Friday, 9 January 2015

How to Fund Events?

The German-speaking countries have a fairly unique breadth of literary events. In Berlin, for example, you can choose from probably about a dozen readings most nights, from two poets at the back of a bookshop to a theatre full of fans drooling over a big-name novelist. Formats range from the sublime to the ridiculous, one of my least favourite being the two-hour session with three critics and one poor writer, while the audience wishes they'd brought along extra cushions.

German writers tend to be on the road a lot (and surprised when they don't get invited to tour the UK to promote their books in translation). Readings, you see, are a source of income for them. They can be a bit coy about prices, but I'd put a decent fee for a reading at around €300. It's hard impossible to make that much money back on the door without charging forbiddingly high prices. Add on the hours worked by all the other people involved – moderator, venue staff, organizers, etc. – and it becomes a mug's game.

This is something I've been thinking about a lot recently. I want to start an event series bringing together people writing in English and German in Berlin. But I don't want to ask people who usually earn €300 to appear on stage for free, or indeed for significantly less. For me, that meant applying for public subsidies. My first application was rejected and I hear back about the second one in February. Keep your fingers crossed that Berlin-Mitte's cultural funding will stretch to such a non-worthy undertaking. I have a Plan C up my sleeve if all else fails, though.

The UV - Independent Publishers' Reading is a major event to coincide with the Leipzig Book Fair in March. And the organizers are facing the same questions – their funding application for this year was rejected and they were advised to put the prices up (implicitly, I'd say that would also mean putting the authors' fees down). They solved the problem in 2013 with a crowdfunding campaign, but like me they seem to be in two minds about the crowdfunding principle.

My objection is that I think it favours snazzy, gimmicky projects that attract attention but don't necessarily – how can I say this? – make the literary world a better place. Yes, I know not everything has to do that. I know twenty people going home with a smile on their face is a fine thing, too, and that's part of what I want to do. The UV people ask: "Does crowdfunding really offer liberation from financial dependencies – or does the principle of begging to the crowd contribute to the privatization of a societal problem – the under-financing of culture – and make self-exploitation and exploitation of friends even more chronic?"

The option I see happening in the UK is sponsoring. I detest the idea of running, I don't know, "Coke Zero Book Nites" – where I and other people invest our passion and a corporation gets the credit and the literary credentials. Bleuch. Happily, I can't think of any examples in Berlin, although Readux events do sometimes involve free drinks donated by alcohol producers, and I admit I've drunk more than my fair share on occasion. Ach. Maybe I'll think it over properly when Coke Zero really does come knocking.
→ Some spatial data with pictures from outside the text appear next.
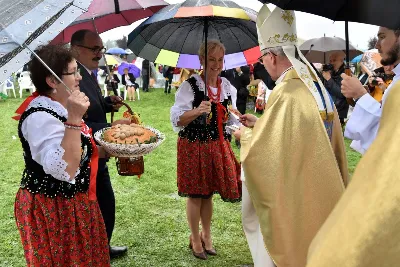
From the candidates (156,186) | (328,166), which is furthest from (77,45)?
(156,186)

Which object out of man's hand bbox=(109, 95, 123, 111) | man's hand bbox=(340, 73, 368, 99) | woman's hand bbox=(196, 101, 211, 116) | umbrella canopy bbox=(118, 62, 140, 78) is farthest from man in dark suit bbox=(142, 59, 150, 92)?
man's hand bbox=(340, 73, 368, 99)

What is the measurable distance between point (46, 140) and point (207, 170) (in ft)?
5.66

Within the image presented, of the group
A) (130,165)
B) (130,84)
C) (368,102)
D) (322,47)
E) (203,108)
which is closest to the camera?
(368,102)

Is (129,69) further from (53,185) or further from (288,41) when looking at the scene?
(53,185)

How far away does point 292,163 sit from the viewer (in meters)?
2.39

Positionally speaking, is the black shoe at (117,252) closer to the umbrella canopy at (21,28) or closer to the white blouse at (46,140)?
the white blouse at (46,140)

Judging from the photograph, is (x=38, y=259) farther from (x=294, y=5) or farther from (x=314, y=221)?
(x=294, y=5)

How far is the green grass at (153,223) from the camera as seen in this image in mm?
3740

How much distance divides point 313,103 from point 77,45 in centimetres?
185

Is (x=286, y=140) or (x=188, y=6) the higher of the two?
(x=188, y=6)

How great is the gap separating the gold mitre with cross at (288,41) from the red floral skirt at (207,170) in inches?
47.6

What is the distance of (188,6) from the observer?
10.4 ft

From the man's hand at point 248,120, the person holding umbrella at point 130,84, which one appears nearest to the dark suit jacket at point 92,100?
the man's hand at point 248,120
So what are the UV people doing to fund their huge eighteen-writer event? They're launching their own funding campaign: Make Your Own Superpublisher. I have to say, I don't quite get the difference between this and an ordinary crowdfunding thing, but then I've got a terrible cold and my brain's not working very well. Either way, you can purchase either postcard sets of sort of dress-up-doll publishers (slim, white, kinda male, trousered but I suppose you could colour him/her in or alter him/her in other ways) plus adhesive accessories, or life-size cardboard cutout publishers with stick-on facial and head hair, shirt and of course glasses. It's quite funny. I mean, it won't solve the problem once and for all and it seems to involve quite a lot of up-front effort by someone or other (file under: self-exploitation) – but it's a very eye-catching way to raise the issue.

So: more public funding for culture, please, and until then hooray for all the crazy people who do this literary event stuff out of the goodness of their hearts. If you've been looking for a cardboard-cutout of a publisher, this is your chance. Darts not included.


Christine Koschmieder said...

"...but like me they seem to be in two minds about the crowdfunding principle." Thank you for dissecting exactly THIS point of our arguing - for that is the campaign´s main purpose (aside than funding the UV authors fees 2015):to have us, the publishing business´ symptomatic model-self-exploiters, find ways to convert self-exploitation into political currency. May your post serve as ignition ;)

kjd said...

Let's hope so, Christine - although I suspect your campaign may be more effective.